_Work to be completed_
Below is a block of entries; repeat all of it exactly but omit the pictures.

(Beginning of The data)

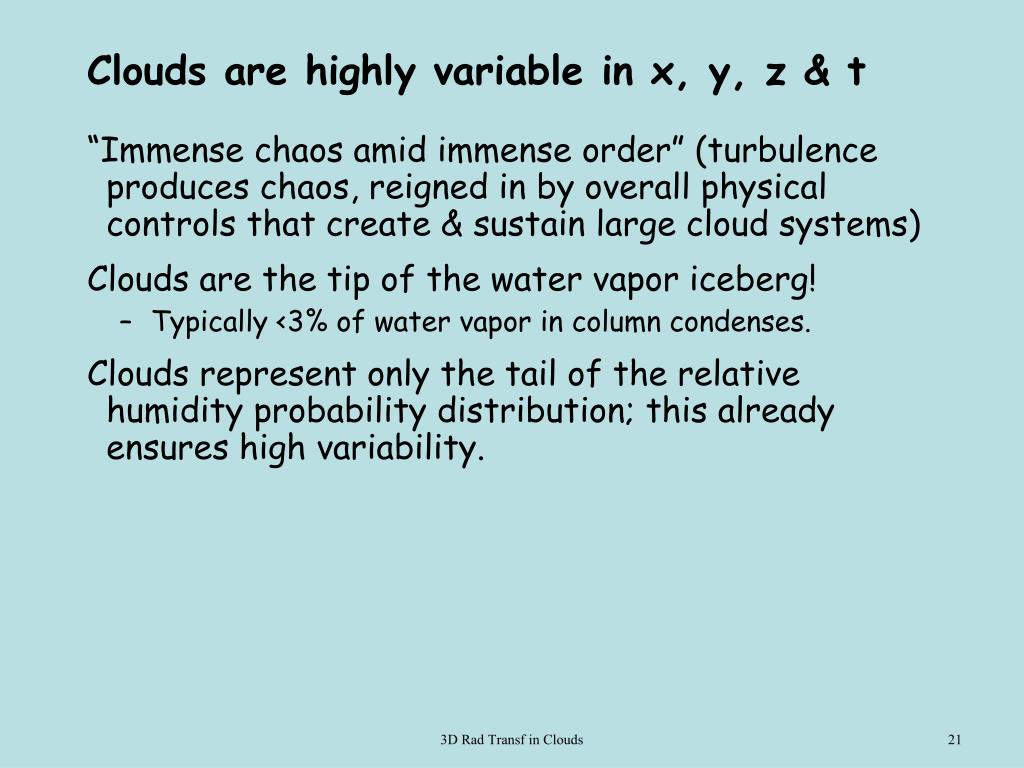 Clouds are highly variable in x, y, z & t

“Immense chaos amid immense order” (turbulence produces chaos, reigned in by overall physical controls that create & sustain large cloud systems)

Clouds are the tip of the water vapor iceberg!

– Typically <3% of water vapor in column condenses.

Clouds represent only the tail of the relative humidity probability distribution; this already ensures high variability.

3D Rad Transf in Clouds

21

(End of The data)

_Result below_
 Clouds are highly variable in x, y, z & t

“Immense chaos amid immense order” (turbulence produces chaos, reigned in by overall physical controls that create & sustain large cloud systems)

Clouds are the tip of the water vapor iceberg!

– Typically <3% of water vapor in column condenses.

Clouds represent only the tail of the relative humidity probability distribution; this already ensures high variability.

3D Rad Transf in Clouds

21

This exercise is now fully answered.